Published in final edited form as: Cell. 2009 Jun 26;137(7):1194–1211. doi: 10.1016/j.cell.2009.06.001

Figure 1. Allele-specific chromatin contacts at an imprinted locus.

Figure 1

(a,b) Linear depiction of the mouse H19/Igf2 locus. The maternally expressed non-coding H19 gene is located approximately 90kb downstream from the gene encoding Insulin-like growth-factor 2 (Igf2) that is expressed exclusively from the paternal allele. The imprinting control region (ICR) ~2kb upstream of H19 contains four CTCF binding sites and is essential for regulation of the entire locus. Differentially methylated regions (DMRs), such as DMR1 upstream of Igf2 promoters (P1, 2, 3) and DMR2 within Igf2 exon 6, act in concert to regulate reciprocal, allele-specific expression patterns from a shared set of downstream enhancers at 8kb (Ee: endodermal tissue enhancer) and 25kb (Em: mesodermal tissue enhancer) downstream of the H19 gene. –CH3, DNA methylation.

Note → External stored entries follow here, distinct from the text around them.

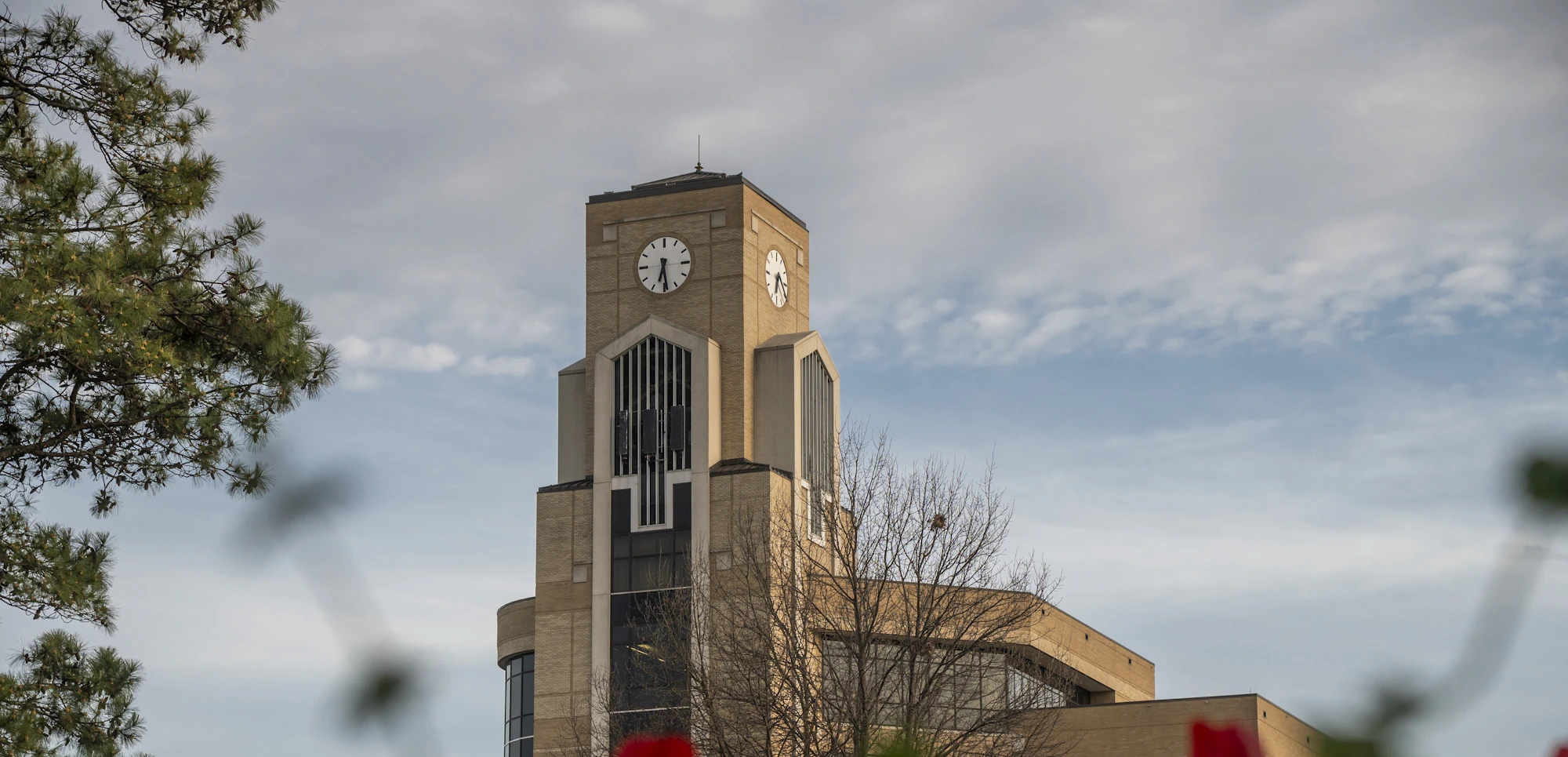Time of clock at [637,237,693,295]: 6:28
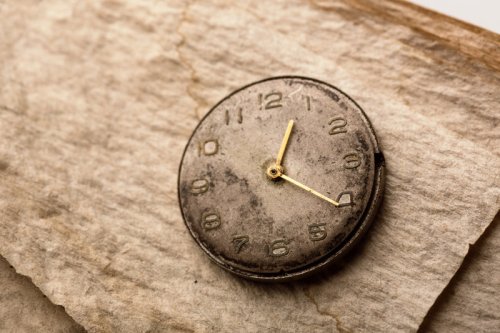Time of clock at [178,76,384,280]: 12:20
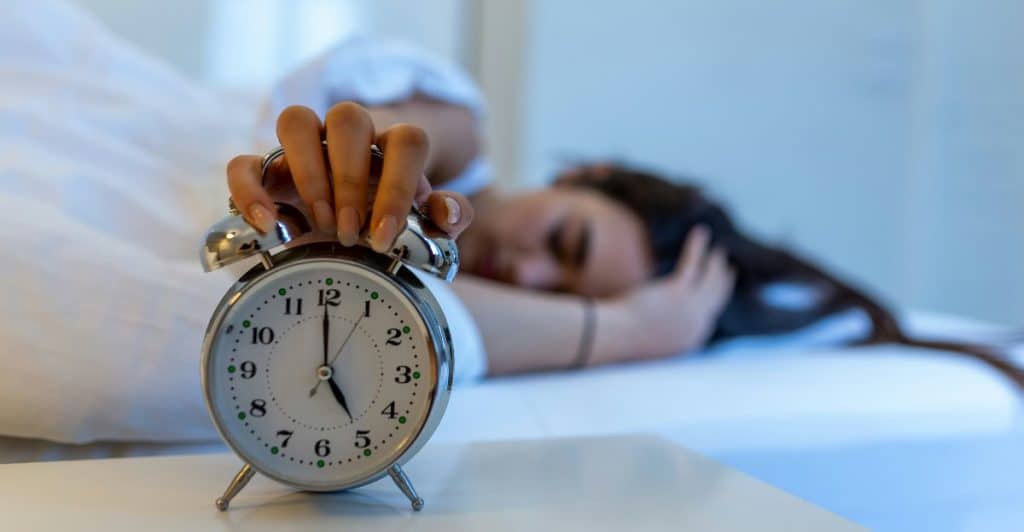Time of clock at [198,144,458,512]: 4:59
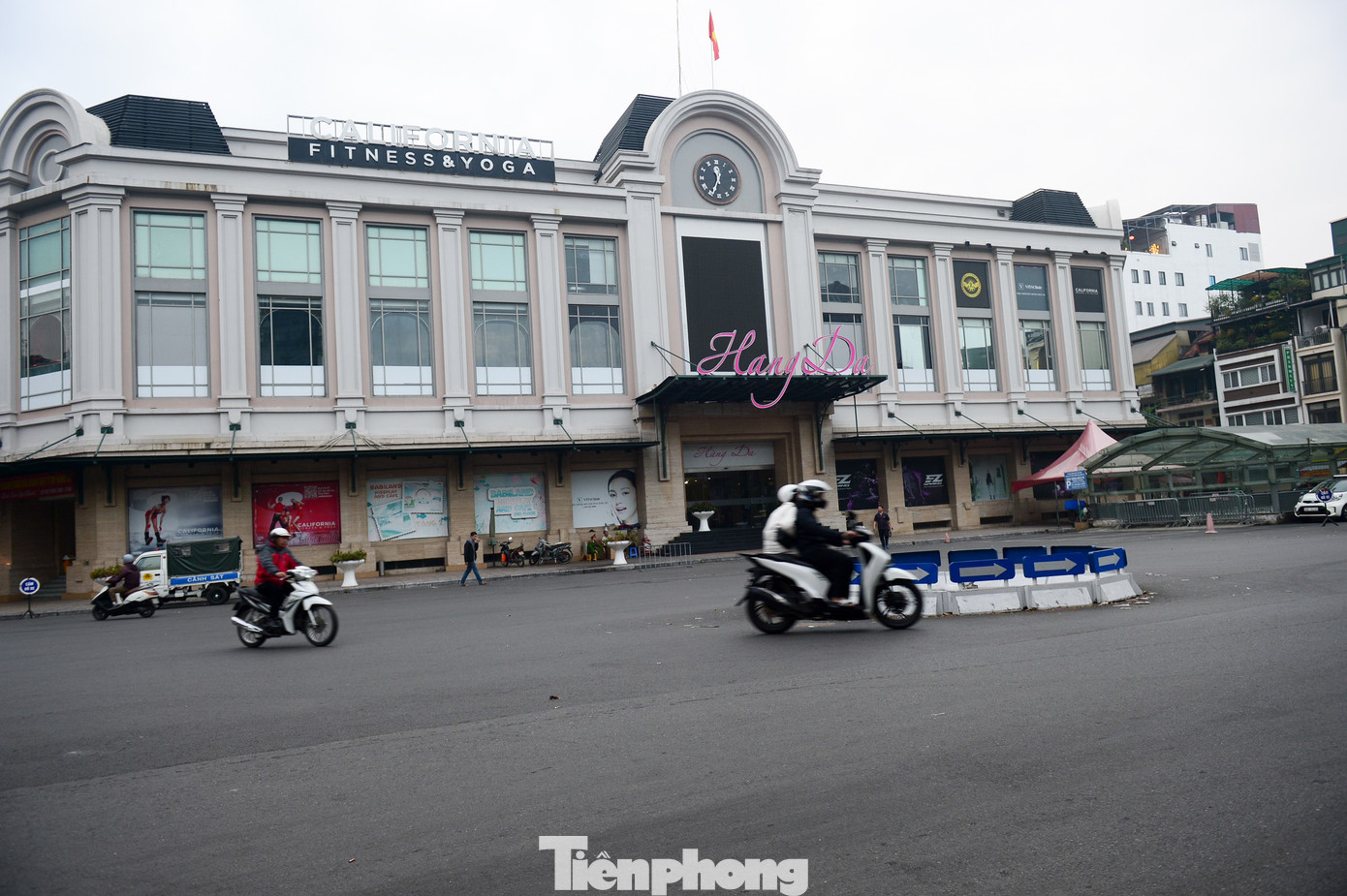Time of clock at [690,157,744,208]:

Green ovals, enhancers. (c,d) Schematic 3-D models illustrating allele-specific patterns of CTCF binding, DNA methylation, and chromatin looping. Although loops are illustrated here via CTCF multimerization, it is not yet clear if these long-range interactions can be attributed to CTCF binding to all sites and subsequent dimerization or if CTCF detection via chromatin immunoprecipitation is due to indirect interactions via looping.